I started getting Dad ready on Monday by telling him that Tuesday was Mom’s birthday. I seriously considered not reminding him but there was always the chance that he would remember at some point and then feel bad. So Monday I told him about 27 times in 10 minutes that tomorrow was Mom’s birthday.
Dad: I guess I’ll have to go to Walmart and get her something.
Me: Why don’t you let me do that? I’ll buy her a pretty shirt or a comfy nightgown or something.
Dad: (gets wallet out) I’ll give you some money. Buy something for me.
Me: Don’t worry about it, I have money in my Dad stash. (I take care of Dad’s money and give him cash. Later I thought I probably should have taken his money and given it back to him when I give him cash.)
Dad: When is Mom’s birthday?
Me: Tomorrow. I’ll get something for her at Walmart for you.
Dad: (looks at his watch) Tomorrow is Mom’s birthday?
Me: Yes. We will go see her tomorrow.
Dad: I guess I’ll have to go to Walmart and get her something.
repeat ad nauseam.
When I got home, I reminded him we would go see Mom tomorrow and told him I had bought her a sweater and a t-shirt. It’s hard to buy her anything. She has at least 7000 stuffed animals and far more clothing than she will ever wear. I’ve bought her a bunch of snuggly blankets and a couple hundred other blankets have found their way into her room. But the sweater and tee are cute and cheerful Christmas tops. What the hell. We set a time to go – well, I set a time to go. I will remind him in the morning and try to get him to changes his clothes too. It’s been a week and a half since he changed his pants – and that is not hyperbole.
So Tuesday morning I remind him we will go see Mom after lunch. We go over the birthday thing, money, presents, flower and time. And I tell him to change his clothes again. Amazingly, when I call to check if he’s ready to go he says he is although he has not, in fact, changed his pants. I bring the car around and it only takes me another half hour to get him out of the house and into the car. During the half hour drive he checks his wallet at least 800 times. He tells me he will take the card my brother sent into her. We go over that it’s her birthday and yes we have a present and we will get her flowers next week for family night. (Why, you ask, didn’t I just let him get flowers yesterday? Because it will take another hour or more to stop and buy flowers and I am trying to get him to the nursing home before Mom takes her nap.)
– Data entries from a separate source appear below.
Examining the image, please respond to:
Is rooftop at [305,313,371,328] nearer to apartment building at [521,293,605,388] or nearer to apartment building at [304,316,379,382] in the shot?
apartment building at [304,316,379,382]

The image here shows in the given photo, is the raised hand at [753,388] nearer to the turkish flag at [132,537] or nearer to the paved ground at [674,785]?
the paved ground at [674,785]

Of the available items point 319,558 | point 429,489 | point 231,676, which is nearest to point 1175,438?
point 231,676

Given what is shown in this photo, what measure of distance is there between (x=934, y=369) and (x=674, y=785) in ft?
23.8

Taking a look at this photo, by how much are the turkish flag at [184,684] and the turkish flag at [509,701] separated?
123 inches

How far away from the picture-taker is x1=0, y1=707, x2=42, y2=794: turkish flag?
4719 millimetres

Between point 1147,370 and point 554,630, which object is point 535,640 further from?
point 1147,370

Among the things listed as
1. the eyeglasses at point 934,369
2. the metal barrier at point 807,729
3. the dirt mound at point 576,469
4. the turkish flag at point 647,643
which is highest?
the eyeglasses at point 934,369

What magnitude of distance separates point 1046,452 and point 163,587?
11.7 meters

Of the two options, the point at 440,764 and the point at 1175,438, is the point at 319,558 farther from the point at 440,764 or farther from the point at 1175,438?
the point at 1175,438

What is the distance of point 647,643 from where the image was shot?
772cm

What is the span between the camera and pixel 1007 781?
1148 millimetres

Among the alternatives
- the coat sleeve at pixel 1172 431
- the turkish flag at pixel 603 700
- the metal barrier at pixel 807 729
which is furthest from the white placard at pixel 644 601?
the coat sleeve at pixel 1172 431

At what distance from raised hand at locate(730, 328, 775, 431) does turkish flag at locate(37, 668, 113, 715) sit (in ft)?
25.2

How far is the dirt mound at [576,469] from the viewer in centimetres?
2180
Mom is laid down for her nap when we get there but she is not asleep. I give her a kiss and tell her happy birthday and she smiles. I am not sure she knows what I am talking about but at least she smiles. Dad sits across the room, not that there are a lot of seating options. “We” open her present and look at her shirts. She agrees the cards are pretty. Suddenly, when I say something about her birthday, Dad looks up surprised. “Today is her birthday?” he asks. “I didn’t get her anything.” I remind him that we got her the shirts that I just showed Mom and him. “I don’t remember,” he says. Repeat a dozen times over the next 30 minutes.
He wants to get a hamburger when we leave. So, we get a hamburger. I help him get the money out to pay and take part of the immense stack of one dollar bills he has in his wallet. He never uses one dollar bills to pay for stuff so I trade them out for bigger bills periodically. Clearly I have not done so this month. I try to check for whether he needs more cash and he does not understand why. I remind him again that I keep him stocked in cash. We’ll go over this tomorrow because my purse is out of reach to trade bills and give him some more spending money right now. The ride home is fairly quiet. I do not have the energy to go over the birthday thing again. Occasionally he suddenly remembers that he meant to take Mom some magazines. She cannot read and won’t even look at the pictures. Eventually, I just agree that I will take her some magazines. I am stupid that way. I should start out just agreeing instead of explaining. Hell, it will help clear away some of the magazines stacked up on the table.
As I said to my other brother yesterday morning, it’s not that I do that much. It’s not that big a deal. It’s just that I feel so tired.